J'avais presque oublié le pouvoir de la photographie, sa puissante révélation de l'humanité.
Samedi, après avoir visité trois étages de la MEP, j'avais le cœur chiffonné.

Andres Serrano a commencé à triturer mon cœur d'artichaut avec ses portraits.
Non pas ceux de la série « America », initiée après les attentats du 11 septembre, ni ceux de membres du Klu Klux Klan.

Klanswoman (Grand Klaliff II) Andres Serrano
Klanswoman (Grand Klaliff II) Andres Serrano

Mais d'abord avec ces portraits de sans-abri de New York, puis ceux de Bruxelles avec sa série « Denizens  of Bruxelles».

Nomads (Sir Leonard) Andres Serrano
Nomads (Sir Leonard) Andres Serrano

Omar Berradi, Denizens of Brussels series
Omar Berradi, Denizens of Brussels series
© Andres Serrano/Courtesy of the Royal Museums of Fine Arts of Belgium

Par la mise en scène de ces portraits, par leur beauté, le photographe nous fait voir des hommes et des femmes que nous ne regardons plus quand nous les croisons dans la rue.



Diana Michener, avec ses animaux tristes, m'a ensuite rappelé combien j'ai toujours peu aimé les zoos.

Diana Michener Anima Animals
Diana Michener Anima Animals

C'est anecdotique, mais je me souviens avoir écrit une dissertation au collège, dans laquelle, je disais que l'homme, jaloux de la liberté des animaux, les enfermait, et qu'en réalité, nous étions les prisonniers, mais que nous l’ignorions.
Au début, les zoos permettaient de découvrir les animaux de lointaines contrées, maintenant, alors que tout peut être vu sur internet, nous y gardons les dernières exemplaires d'espèce que nous n'avons pas encore fait disparaître de notre planète commune.
Les machines intelligentes, dont il est dit parfois qu'elles nous remplaceront, conserveront elles quelques humains en cage pour la mémoire ?

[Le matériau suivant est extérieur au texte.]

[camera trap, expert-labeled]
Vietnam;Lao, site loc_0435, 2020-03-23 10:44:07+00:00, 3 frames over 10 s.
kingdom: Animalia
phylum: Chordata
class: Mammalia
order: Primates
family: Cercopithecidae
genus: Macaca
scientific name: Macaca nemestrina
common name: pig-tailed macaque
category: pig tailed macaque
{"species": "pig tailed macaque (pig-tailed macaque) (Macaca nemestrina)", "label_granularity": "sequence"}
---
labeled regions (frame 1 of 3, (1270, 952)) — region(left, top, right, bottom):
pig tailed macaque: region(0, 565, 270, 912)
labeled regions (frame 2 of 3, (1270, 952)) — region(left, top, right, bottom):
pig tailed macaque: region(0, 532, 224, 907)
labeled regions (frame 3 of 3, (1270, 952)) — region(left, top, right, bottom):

Quant à l’exposition « Family Pictures », elle pioche dans les collections de la MEP et propose des œuvres mettant en images des proches des photographes, père ou mère, enfant, ou mari et femme, comme Emmet Gowin qui a photographié Edith, sa femme, tout au long de leur vie commune, muse aimée et célébrée par des portraits amoureux à tout age.

Edith, Danville, Virginia, 1971 Emmet Gowin
Edith, Danville, Virginia, 1971 Emmet Gowin

Je n'en connais pas la raison profonde, mais je n'ai pratiquement jamais pris mes proches en photographie, ni mes parents, ni ma femme ou mes enfants.
Pourtant, je suis toujours ému quand je regarde les photographies prises par les autres, dans lesquelles je retrouve, par exemple, mes garçons aux divers âges de l'enfance.
Mais j'ai nié à mes propres photographies ce rôle de mémoire...

Aussi chiffonné soit-il, mon cœur d'artichaut ne m'a pas privé de plaisir en terminant ma visite avec les deux autres artistes proposés.

D'Harry Callahan, déjà présent dans « Family Pictures » avec Eleanor, j'ai retenu un magnifique travail sur l'ombre et la lumière, fruit de son séjour provençal, dans les années 50.

© The Estate of Harry Callahan / courtesy Pace/MacGill Gallery, New York Collection Maison Européenne de la Photographie, Paris – Don de l'auteur
© The Estate of Harry Callahan / courtesy Pace/MacGill Gallery, New York Collection
Maison Européenne de la Photographie, Paris – Don de l'auteur

Johann Rousselot, découvert dans la toujours excellente émission « Ping Pong », met enfin une dernière touche de couleurs à ce billet, avec une image de New Delhi, mégalopole effrayante et fascinante.

Zone industrielle de Ghaziabad, Delhi NRC, mars 2015. © Johann Rousselot / Signatures.
Zone industrielle de Ghaziabad, Delhi NRC, mars 2015.